▸ **TAREFA PROPOSTA**:
Pode imprimir, sem alterar nada, a parte do discurso sobre o julgamento, mais abaixo, que vai de "Mais ainda, Sr." até "demonstra ainda, Sr.", incluindo esses dois pontos?

▸ **TRECHO DO TEXTO**:

Contudo, Sr. Presidente,
diversas outras observações e constatações devem ser extraídas e, mais ainda,
refletidas e acolhidas de mais este histórico julgamento, a começar pelo
parecer de Sua Exª a relatora da ação, Ministra Cármen Lúcia. Nas palavras do
Ministro Luís Roberto Barroso, “o voto da relatora foi cuidadoso, meticuloso,
brilhante e isento.” Apenas esta peça, a do voto, consumiu mais de 50 páginas.
E sua conclusão foi enfática: o acusado, disse ela, “deve ser ele absolvido.”
Em suas alegações finais, a
relatora foi diretamente ao ponto ao qualificar que à denúncia do Ministério Público:
“faltam elementos de convicção”. Disse ela também: “Inexistem provas e
indícios, o que impossibilita a condenação pleiteada” e que “contornos de
conjectura são insuficientes. (…) Num processo penal, tudo que oferece duas
vertentes lógicas (absolvição ou condenação) não permite ao magistrado concluir
apenas em elucubrações em prejuízo do acusado. O interesse do Estado e seu
dever é julgar, e não condenar necessariamente; propiciar um julgamento justo
para que se tenha justiça num caso concreto, e não uma resposta a um anseio de
vingança que eventualmente possa persistir. Há de se observar, continua a
relatora, os princípios da ampla defesa, do contraditório para, ao final,
prover os elementos de modo adequado, segundo o direito, no caso a jurisdição. A
absolvição ou a condenação haverão de ser em prova induvidosa na espécie”,
conclui ela.
Mais ainda, Sr. Presidente – e
isso merece atenção e registro –, ao final dos debates, a Ministra Cármen Lúcia
fez questão de ressaltar: “Esse mesmo réu foi sujeito de 14 inquéritos neste
Supremo Tribunal Federal, 8 petições criminais, 4 ações penais e mais duas
dúzias de Habeas Corpus, e NÃO FOI CONDENADO EM NENHUMA DELAS POR ABSOLUTA
FALTA DE PROVAS.” Em que pese o conselho de Sêneca de que devemos dizer a
verdade apenas a quem esteja disposto a ouvi-la, não há como deixar de prolatar
que esta fala da Ministra Cármen Lúcia é, em síntese, a verdade dos fatos; esta
é a justiça dos homens, queiram ou não ouvi-la, é a justiça dos homens!
Isso demonstra ainda, Sr.

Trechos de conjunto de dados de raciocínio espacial
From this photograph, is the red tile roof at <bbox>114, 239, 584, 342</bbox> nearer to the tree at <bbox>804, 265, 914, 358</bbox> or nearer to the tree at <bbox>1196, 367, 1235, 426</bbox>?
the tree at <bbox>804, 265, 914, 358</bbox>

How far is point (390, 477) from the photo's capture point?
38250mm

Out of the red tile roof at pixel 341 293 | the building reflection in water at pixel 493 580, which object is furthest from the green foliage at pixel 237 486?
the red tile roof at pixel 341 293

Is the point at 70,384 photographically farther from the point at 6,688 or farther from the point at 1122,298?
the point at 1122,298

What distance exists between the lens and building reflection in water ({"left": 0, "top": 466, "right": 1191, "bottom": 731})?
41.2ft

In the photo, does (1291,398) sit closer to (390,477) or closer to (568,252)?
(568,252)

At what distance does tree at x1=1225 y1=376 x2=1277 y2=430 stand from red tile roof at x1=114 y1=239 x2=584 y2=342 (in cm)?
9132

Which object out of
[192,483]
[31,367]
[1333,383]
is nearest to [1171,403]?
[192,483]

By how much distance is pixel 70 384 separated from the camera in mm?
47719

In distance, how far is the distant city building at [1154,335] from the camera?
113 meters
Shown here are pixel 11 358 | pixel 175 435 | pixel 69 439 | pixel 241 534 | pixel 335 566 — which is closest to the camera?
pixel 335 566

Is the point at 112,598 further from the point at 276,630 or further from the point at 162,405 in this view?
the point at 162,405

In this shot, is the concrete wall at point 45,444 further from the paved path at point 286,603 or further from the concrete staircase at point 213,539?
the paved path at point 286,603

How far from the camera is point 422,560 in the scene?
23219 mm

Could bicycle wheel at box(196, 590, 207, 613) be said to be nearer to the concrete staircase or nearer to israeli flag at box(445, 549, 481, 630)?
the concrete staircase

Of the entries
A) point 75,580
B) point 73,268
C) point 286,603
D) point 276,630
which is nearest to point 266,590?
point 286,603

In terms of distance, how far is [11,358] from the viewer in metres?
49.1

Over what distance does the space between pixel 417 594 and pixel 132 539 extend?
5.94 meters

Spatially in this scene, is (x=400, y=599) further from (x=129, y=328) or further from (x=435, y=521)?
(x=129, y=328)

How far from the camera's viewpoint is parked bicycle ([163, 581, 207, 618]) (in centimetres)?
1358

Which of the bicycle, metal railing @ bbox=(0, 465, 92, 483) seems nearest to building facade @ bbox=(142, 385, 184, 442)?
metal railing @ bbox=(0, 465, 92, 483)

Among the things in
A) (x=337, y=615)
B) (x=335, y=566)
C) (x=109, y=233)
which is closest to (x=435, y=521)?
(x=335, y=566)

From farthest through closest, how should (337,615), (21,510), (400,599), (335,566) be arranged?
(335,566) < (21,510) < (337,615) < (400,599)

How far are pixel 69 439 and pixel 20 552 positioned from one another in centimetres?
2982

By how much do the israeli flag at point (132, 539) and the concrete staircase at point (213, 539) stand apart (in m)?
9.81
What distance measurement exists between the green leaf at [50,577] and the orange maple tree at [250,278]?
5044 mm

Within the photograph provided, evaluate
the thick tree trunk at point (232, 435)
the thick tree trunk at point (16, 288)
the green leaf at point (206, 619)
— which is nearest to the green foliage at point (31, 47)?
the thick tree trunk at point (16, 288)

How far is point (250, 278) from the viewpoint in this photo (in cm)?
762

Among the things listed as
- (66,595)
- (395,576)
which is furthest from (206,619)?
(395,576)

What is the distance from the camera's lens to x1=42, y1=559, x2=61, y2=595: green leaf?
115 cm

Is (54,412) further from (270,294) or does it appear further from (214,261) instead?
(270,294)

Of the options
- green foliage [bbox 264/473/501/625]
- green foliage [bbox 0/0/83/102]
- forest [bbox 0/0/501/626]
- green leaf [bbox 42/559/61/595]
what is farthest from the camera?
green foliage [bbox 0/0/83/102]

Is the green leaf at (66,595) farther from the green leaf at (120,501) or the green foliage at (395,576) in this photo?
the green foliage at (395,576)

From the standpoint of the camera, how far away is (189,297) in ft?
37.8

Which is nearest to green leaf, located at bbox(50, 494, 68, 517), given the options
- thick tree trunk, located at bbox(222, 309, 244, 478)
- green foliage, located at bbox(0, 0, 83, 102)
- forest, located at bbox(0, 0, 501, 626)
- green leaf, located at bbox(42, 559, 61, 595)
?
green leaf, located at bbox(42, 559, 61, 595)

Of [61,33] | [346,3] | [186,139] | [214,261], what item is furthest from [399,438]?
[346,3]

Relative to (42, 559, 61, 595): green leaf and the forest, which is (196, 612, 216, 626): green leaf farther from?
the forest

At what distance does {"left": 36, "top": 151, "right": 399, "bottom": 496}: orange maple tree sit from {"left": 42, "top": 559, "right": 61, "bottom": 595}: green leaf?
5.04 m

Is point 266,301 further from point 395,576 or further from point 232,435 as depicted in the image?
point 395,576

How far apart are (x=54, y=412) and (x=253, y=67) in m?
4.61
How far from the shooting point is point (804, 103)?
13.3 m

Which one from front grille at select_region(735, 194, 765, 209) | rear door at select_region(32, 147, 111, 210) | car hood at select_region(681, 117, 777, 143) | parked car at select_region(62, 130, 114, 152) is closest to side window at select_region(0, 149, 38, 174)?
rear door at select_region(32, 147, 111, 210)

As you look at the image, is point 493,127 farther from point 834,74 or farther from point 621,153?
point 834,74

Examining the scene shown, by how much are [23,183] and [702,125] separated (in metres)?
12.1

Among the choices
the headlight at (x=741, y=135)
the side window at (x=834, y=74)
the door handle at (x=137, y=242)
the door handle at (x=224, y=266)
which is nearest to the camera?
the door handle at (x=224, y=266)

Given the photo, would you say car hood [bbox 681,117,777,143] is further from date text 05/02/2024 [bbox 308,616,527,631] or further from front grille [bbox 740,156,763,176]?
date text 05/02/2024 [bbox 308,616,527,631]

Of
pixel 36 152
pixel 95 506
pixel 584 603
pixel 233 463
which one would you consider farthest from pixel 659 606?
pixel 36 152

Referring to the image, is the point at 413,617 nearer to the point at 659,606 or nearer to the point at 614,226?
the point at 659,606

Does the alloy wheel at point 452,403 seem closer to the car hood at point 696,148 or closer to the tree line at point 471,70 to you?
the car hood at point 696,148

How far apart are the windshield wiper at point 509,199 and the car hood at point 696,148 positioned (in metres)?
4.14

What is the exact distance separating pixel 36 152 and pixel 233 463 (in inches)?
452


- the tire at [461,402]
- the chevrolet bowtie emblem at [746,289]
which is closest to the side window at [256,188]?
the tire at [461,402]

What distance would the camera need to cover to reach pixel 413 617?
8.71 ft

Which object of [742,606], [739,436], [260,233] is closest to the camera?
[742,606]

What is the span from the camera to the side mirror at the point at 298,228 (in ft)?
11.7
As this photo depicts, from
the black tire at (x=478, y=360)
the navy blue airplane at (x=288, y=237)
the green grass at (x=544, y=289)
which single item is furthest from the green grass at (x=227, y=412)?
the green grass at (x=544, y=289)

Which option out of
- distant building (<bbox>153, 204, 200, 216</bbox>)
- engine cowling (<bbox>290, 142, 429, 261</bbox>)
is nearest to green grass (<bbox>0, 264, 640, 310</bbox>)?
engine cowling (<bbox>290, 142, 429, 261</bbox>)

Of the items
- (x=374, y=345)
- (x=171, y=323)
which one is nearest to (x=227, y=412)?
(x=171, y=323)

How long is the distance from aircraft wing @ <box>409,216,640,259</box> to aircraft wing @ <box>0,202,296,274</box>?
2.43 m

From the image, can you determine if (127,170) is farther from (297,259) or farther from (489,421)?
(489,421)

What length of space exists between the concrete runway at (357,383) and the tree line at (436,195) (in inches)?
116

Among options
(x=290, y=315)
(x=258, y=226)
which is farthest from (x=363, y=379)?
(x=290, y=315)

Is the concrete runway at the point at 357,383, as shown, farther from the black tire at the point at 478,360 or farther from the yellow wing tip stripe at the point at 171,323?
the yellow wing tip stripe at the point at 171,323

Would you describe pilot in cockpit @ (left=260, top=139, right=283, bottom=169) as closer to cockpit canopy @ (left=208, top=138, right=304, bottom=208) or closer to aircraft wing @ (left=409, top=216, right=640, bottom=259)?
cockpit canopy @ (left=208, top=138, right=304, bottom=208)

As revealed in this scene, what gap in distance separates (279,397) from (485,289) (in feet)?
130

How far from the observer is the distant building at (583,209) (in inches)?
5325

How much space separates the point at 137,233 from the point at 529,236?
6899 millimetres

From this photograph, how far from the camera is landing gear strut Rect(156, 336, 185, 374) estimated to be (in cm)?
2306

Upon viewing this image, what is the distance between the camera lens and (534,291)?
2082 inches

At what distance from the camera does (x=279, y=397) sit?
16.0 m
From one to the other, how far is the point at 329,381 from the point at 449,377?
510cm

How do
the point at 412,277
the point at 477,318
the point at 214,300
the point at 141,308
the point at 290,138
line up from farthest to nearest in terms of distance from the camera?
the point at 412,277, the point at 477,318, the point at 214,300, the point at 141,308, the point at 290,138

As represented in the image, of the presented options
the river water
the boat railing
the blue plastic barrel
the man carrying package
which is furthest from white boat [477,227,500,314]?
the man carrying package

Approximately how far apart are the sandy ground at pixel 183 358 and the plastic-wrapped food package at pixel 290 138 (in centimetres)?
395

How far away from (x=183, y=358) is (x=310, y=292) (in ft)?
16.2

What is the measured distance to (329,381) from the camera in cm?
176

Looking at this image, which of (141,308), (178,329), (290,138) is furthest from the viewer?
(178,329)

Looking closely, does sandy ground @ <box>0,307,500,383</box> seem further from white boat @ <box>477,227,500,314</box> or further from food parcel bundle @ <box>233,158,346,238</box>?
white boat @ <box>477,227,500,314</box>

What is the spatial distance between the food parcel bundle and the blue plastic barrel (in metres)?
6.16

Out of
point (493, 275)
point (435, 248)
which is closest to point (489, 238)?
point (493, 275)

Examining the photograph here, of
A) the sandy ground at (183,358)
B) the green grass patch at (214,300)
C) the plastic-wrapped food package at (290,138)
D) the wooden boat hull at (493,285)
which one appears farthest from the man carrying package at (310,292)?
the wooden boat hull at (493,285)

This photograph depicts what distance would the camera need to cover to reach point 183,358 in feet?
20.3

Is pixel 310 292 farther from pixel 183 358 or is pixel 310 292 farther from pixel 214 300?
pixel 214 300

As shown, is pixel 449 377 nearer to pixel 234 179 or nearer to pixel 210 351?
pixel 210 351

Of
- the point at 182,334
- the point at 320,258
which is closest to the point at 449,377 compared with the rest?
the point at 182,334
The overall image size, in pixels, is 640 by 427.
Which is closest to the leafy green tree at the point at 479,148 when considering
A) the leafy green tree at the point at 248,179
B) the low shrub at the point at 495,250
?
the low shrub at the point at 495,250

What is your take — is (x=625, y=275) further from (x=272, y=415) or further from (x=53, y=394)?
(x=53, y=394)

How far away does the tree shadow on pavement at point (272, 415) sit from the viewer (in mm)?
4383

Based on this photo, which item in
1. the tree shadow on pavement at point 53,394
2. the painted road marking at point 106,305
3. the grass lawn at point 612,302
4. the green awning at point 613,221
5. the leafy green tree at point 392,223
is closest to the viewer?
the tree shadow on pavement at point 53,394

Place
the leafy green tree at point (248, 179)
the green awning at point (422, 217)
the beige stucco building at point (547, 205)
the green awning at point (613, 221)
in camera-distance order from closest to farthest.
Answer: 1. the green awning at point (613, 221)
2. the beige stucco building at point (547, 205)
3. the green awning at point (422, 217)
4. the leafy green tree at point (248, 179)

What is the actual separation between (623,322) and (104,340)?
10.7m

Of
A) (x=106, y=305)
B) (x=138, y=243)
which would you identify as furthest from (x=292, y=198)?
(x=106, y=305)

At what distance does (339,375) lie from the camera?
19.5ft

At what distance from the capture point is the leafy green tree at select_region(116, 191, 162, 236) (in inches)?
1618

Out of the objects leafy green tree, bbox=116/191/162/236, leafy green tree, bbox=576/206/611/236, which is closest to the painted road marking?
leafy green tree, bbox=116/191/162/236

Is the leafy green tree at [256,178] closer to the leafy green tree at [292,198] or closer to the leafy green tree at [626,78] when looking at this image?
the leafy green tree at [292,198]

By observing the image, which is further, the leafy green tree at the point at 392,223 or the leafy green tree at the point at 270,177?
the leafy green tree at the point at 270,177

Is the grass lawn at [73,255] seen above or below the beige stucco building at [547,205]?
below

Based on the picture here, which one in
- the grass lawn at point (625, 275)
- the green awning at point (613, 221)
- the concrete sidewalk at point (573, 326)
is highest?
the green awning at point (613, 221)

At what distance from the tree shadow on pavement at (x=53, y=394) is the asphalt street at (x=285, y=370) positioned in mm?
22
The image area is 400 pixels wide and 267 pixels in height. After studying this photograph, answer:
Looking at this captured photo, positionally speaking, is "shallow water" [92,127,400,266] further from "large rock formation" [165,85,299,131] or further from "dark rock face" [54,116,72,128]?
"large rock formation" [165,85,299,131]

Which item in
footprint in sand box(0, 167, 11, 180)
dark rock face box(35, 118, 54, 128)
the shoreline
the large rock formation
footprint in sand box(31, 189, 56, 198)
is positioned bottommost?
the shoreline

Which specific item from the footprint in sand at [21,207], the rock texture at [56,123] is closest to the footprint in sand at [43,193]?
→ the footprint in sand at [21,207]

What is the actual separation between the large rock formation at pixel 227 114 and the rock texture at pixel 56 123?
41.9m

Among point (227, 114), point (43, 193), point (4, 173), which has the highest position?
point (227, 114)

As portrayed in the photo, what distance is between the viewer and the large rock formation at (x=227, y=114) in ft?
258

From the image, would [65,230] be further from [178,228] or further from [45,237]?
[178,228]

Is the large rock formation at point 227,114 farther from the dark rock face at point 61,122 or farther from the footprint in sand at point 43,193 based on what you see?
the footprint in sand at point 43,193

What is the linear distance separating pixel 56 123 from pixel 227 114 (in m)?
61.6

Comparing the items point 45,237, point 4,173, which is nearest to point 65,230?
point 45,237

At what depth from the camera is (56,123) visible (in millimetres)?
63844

▸ **RESPOSTA**:
Mais ainda, Sr. Presidente – e
isso merece atenção e registro –, ao final dos debates, a Ministra Cármen Lúcia
fez questão de ressaltar: “Esse mesmo réu foi sujeito de 14 inquéritos neste
Supremo Tribunal Federal, 8 petições criminais, 4 ações penais e mais duas
dúzias de Habeas Corpus, e NÃO FOI CONDENADO EM NENHUMA DELAS POR ABSOLUTA
FALTA DE PROVAS.” Em que pese o conselho de Sêneca de que devemos dizer a
verdade apenas a quem esteja disposto a ouvi-la, não há como deixar de prolatar
que esta fala da Ministra Cármen Lúcia é, em síntese, a verdade dos fatos; esta
é a justiça dos homens, queiram ou não ouvi-la, é a justiça dos homens!
Isso demonstra ainda, Sr.